◆ Lesetext ◆
Totgesagte & Lebendgeburten

Die Gebrauchtwoche

TV

19. – 25. Februar

Tennis war mal ein Straßenfeger mit Übertragungen selbst kleiner Turniere bei ARZDF und Einschaltquoten über Tatort-Niveau. Wer Filzbälle sehen will, musste deshalb zuletzt darauf hoffen, dass Martin Kind weiter Branche, Sport, Gesellschaft, selbst seine Vereinsmitglieder betrügt. Und bei Hart aber fair hat der Herzog von Hannover genau das ja auch im toxischen Trotz seiner Generation fortgesetzt.

Zu dumm für alle Tennisfans, dass die DFL ihre Investorensuche zwei Tage später für beendet erklärt und dem Protest quasi die Ballmaschinen abgestellt hat. Es gab am Wochenende daher zwar keine Spielunterbrechungen, aber die Aussicht, dass Ultras künftig auf der Bundesliga-Nase herumtanzen, wann immer Entscheidungen unliebsam wirken. Klassisches Eigentor also, inmitten einer finalen Schlacht.

Denn der TV-Markt, sagte mit Richard Broughton ein internationaler Experte, „hat sich signifikant verkleinert“. Damit meint der britische Marktforscher zwar fiktionale Serien, von denen 2023 zwei Fünftel weniger beauftragt wurden als im Jahr zuvor. Doch es trifft die Streaming-Branche inklusive Sport-Anbieter wie Sky oder DAZN ins geschäftliche Mark – und führt womöglich dazu, Totgesagte am Leben zu halten.

Das lineare Fernsehen nämlich legte auf 77 Prozent aller Produktionsaufträge zu, was sich positiv auf die Vergabe der Fußballrechte auswirken könnte. Da die Werbe-Erlöse 2024 wohl um 2,7 Prozent steigen, während sich das Abo-Wachstum verlangsamt, wird Video-on-Demand inklusive Fußball unattraktiver. Davon profitiert die Sportschau, vor allem aber das öffentlich-rechtliche Kerngeschäft: Journalismus.

◆ Ziel A ◆
Gib jede Zeile der Datensätze aus, in der das Wort „above“ vorkommt.
Der Text und die Datensätze stammen aus unterschiedlichen Quellen.

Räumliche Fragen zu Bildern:
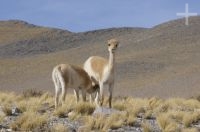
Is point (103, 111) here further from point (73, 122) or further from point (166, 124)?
point (166, 124)

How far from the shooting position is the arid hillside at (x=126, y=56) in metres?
42.4

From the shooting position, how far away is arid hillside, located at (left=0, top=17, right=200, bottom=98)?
139 feet


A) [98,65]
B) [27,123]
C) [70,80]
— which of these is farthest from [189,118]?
[27,123]

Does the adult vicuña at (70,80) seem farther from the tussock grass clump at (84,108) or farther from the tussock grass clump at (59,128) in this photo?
the tussock grass clump at (59,128)

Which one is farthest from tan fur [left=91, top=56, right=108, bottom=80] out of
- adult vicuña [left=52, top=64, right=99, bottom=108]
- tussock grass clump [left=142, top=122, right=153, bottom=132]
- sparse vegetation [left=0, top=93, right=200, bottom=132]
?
tussock grass clump [left=142, top=122, right=153, bottom=132]

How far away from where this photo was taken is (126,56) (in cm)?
5506

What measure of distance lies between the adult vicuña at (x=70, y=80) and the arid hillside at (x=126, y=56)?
708 inches

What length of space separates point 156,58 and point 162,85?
10.8m

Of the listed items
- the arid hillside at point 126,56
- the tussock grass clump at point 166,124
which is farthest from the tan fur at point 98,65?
the arid hillside at point 126,56

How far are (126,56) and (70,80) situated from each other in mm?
37206

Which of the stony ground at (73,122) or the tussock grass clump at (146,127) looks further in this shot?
the tussock grass clump at (146,127)

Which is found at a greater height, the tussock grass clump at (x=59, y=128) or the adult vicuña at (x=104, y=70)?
A: the adult vicuña at (x=104, y=70)

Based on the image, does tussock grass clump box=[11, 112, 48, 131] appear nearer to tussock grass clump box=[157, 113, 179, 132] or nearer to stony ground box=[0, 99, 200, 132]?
stony ground box=[0, 99, 200, 132]

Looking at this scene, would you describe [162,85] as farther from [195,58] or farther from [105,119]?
[105,119]
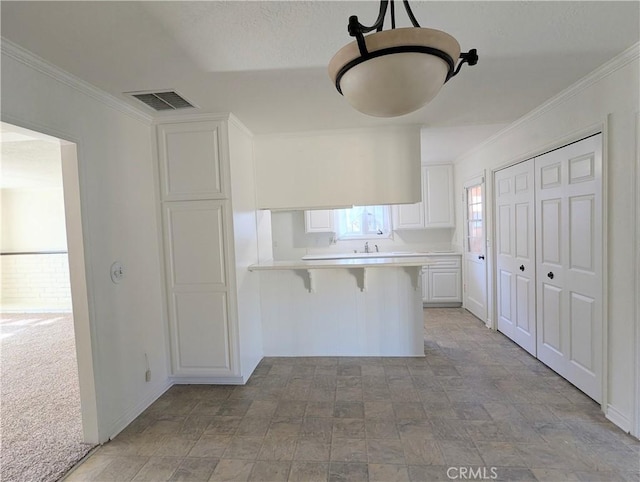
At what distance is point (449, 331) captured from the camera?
13.0 ft

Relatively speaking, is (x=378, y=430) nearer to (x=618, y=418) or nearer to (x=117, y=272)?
(x=618, y=418)

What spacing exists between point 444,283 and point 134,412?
4.36m

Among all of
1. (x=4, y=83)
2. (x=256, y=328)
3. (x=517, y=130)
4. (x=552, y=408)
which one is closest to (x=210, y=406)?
(x=256, y=328)

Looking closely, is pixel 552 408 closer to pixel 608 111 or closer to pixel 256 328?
pixel 608 111

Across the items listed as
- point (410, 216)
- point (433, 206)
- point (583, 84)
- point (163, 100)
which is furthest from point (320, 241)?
point (583, 84)

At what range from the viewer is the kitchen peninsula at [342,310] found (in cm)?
328

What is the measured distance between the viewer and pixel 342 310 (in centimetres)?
336

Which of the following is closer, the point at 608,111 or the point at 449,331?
the point at 608,111

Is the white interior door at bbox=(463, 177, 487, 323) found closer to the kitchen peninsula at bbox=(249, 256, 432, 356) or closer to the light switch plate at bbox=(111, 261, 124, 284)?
the kitchen peninsula at bbox=(249, 256, 432, 356)

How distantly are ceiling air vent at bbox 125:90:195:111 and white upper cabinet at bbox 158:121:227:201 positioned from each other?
227 millimetres

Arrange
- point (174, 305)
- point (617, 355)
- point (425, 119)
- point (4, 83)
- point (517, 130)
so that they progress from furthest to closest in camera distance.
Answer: point (517, 130) → point (425, 119) → point (174, 305) → point (617, 355) → point (4, 83)

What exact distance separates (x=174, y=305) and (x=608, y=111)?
3.61m

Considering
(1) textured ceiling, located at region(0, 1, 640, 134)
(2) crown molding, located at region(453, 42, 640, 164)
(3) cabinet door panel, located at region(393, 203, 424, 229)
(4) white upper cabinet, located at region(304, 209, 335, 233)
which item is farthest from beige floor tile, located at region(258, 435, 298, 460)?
(3) cabinet door panel, located at region(393, 203, 424, 229)

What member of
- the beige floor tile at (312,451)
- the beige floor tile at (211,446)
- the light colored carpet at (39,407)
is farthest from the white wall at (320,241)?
the beige floor tile at (312,451)
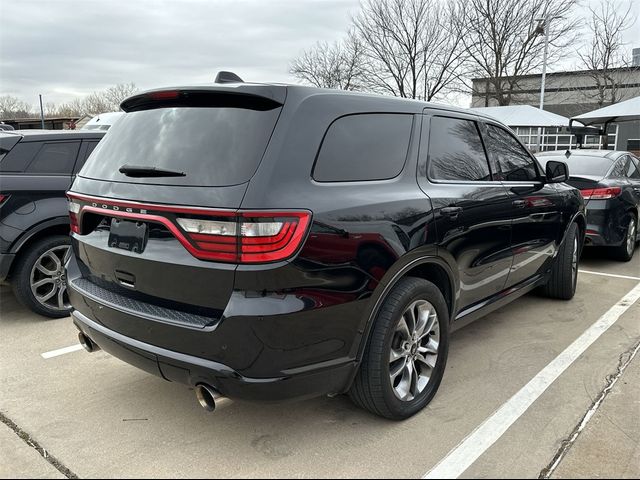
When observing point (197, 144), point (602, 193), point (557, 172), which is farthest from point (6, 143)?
point (602, 193)

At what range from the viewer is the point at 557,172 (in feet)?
15.0

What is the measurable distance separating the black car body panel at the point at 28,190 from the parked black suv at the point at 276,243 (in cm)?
161

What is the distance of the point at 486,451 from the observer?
102 inches

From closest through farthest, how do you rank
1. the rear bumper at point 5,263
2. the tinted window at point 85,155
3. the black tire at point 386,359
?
the black tire at point 386,359 → the rear bumper at point 5,263 → the tinted window at point 85,155

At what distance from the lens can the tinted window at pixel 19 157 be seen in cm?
445

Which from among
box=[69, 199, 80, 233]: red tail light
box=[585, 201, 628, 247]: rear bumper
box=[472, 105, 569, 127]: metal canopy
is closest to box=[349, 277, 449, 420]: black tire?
box=[69, 199, 80, 233]: red tail light

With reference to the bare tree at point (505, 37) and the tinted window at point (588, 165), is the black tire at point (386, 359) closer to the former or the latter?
the tinted window at point (588, 165)

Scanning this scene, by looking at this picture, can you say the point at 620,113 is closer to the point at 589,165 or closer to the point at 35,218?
the point at 589,165

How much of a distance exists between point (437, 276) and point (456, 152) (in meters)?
0.86

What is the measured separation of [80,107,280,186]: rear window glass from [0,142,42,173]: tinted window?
215cm

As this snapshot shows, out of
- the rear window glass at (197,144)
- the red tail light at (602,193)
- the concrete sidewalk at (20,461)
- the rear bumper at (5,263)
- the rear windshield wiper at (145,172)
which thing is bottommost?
the concrete sidewalk at (20,461)

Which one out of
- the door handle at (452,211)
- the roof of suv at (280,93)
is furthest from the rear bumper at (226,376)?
the roof of suv at (280,93)

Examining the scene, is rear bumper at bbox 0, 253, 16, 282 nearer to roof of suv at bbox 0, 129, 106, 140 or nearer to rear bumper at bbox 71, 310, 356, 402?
roof of suv at bbox 0, 129, 106, 140

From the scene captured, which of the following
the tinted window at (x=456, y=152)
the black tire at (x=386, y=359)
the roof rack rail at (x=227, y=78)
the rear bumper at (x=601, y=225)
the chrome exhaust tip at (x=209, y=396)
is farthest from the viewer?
the rear bumper at (x=601, y=225)
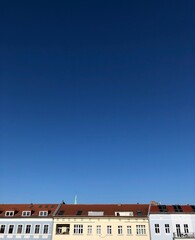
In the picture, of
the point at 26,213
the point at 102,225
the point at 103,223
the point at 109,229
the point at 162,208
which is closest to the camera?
the point at 109,229

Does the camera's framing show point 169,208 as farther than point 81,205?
No

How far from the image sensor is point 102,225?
157 ft

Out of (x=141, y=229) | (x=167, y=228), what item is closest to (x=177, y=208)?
(x=167, y=228)

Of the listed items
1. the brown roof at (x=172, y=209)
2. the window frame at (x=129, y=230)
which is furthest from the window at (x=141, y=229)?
the brown roof at (x=172, y=209)

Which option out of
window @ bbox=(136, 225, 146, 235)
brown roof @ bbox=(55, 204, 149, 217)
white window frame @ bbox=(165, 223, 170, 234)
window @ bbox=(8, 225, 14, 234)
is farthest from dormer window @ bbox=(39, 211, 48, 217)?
white window frame @ bbox=(165, 223, 170, 234)

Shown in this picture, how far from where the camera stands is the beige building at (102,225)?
46938mm

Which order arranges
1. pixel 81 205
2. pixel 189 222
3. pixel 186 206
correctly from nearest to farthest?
pixel 189 222 < pixel 186 206 < pixel 81 205

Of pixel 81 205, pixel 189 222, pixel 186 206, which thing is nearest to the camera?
pixel 189 222

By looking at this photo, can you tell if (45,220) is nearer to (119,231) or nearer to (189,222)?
(119,231)

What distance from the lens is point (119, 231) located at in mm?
47188

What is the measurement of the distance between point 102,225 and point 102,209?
365 cm

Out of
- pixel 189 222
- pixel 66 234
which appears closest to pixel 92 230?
pixel 66 234

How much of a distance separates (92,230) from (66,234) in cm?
429

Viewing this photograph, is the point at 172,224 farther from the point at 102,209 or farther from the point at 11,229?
the point at 11,229
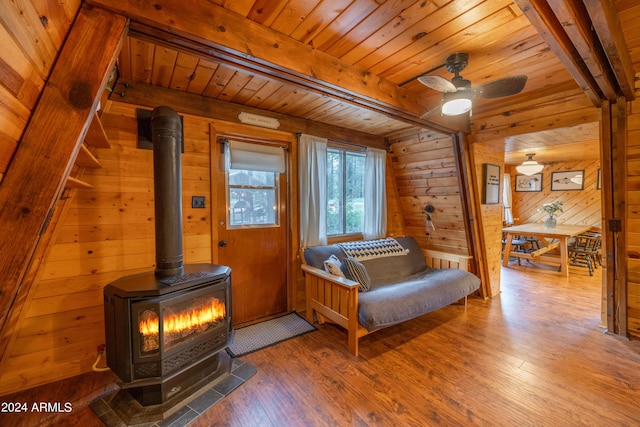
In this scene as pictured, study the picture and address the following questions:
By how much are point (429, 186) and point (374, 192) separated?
719 mm

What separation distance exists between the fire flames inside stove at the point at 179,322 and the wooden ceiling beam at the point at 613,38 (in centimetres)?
260

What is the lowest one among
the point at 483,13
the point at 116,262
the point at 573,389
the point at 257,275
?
the point at 573,389

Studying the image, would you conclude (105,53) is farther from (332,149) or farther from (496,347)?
(496,347)

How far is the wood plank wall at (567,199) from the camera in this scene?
578cm

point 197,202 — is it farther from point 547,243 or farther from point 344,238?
point 547,243

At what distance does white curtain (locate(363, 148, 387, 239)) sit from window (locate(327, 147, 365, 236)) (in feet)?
0.36

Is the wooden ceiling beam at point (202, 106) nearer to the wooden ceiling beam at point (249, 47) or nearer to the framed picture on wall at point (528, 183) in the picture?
the wooden ceiling beam at point (249, 47)

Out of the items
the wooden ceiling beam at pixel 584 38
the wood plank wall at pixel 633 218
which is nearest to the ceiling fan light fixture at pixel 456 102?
the wooden ceiling beam at pixel 584 38

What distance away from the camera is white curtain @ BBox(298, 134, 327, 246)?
3.03m

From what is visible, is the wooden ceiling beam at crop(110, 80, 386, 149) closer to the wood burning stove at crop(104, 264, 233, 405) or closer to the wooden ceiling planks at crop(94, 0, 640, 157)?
the wooden ceiling planks at crop(94, 0, 640, 157)

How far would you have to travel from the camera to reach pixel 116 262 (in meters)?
2.16

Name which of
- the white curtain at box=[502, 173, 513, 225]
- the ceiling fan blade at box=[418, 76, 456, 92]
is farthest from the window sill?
the white curtain at box=[502, 173, 513, 225]

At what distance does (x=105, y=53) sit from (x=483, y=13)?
5.82ft

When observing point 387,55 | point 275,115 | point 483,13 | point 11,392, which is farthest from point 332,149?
point 11,392
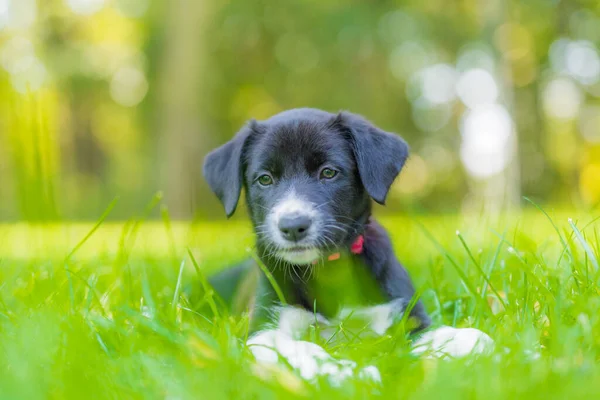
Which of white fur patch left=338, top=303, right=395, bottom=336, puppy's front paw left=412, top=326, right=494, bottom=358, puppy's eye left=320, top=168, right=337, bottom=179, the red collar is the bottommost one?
white fur patch left=338, top=303, right=395, bottom=336

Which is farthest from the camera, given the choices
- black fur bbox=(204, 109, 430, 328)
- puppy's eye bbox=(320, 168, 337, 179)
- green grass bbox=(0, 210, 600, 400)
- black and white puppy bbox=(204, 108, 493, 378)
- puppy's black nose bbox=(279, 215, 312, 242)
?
puppy's eye bbox=(320, 168, 337, 179)

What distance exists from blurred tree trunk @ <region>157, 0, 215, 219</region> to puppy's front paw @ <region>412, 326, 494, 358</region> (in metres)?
13.9

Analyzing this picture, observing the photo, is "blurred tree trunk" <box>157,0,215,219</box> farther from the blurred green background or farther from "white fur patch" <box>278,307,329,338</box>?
"white fur patch" <box>278,307,329,338</box>

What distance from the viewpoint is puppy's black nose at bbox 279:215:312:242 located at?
3334mm

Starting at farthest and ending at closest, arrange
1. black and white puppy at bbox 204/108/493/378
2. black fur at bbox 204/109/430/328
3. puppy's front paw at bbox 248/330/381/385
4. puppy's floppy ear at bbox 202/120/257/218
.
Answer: puppy's floppy ear at bbox 202/120/257/218 < black fur at bbox 204/109/430/328 < black and white puppy at bbox 204/108/493/378 < puppy's front paw at bbox 248/330/381/385

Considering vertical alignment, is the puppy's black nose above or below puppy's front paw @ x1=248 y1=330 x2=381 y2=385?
above

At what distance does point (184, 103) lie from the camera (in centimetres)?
1661

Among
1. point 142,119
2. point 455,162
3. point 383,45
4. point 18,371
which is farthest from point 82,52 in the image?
point 18,371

◆ Ziel B ◆
Schreib den Text über Fernsehen und Fußballrechte nach seinem letzten Satz weiter.

◆ Ergebnis A ◆
Considering vertical alignment, is the puppy's black nose above or below puppy's front paw @ x1=248 y1=330 x2=381 y2=385?
above

◆ Ergebnis B ◆
Ob es auch Julian Assange betreibt, wird eingedenk seiner drohenden Auslieferung in die USA kaum diskutiert. Schade eigentlich. Denn dass er Millionen Datensätze unkommentiert online stellt, macht ihn vom Journalisten zum Aktivisten, weshalb sein Fall eher politischer statt publizistischer Natur ist. Und wie willkürlich Digitalportale agieren, zeigte zuletzt ja X aka Twitter, als es den Account von Alexej Nawalnys Witwe sperren ließ.

Die Frischwoche

0-Frischwoche

26. Februar – 3. März

Apropos Rechtspopulismus: Die ARD zeigt heute Abend ihre wichtige Aussteiger-Doku Wir waren in der AfD, nachdem das ZDF zur Primetime Ferdinand von Schirachs sensationelles Courtroom-Drama Sie sagt. Er sagt auch linear zeigt. Da beides schon längst in den Mediatheken steht, sind zwei Fiktionen ab Freitag allerdings ein bisschen bemerkenswerter.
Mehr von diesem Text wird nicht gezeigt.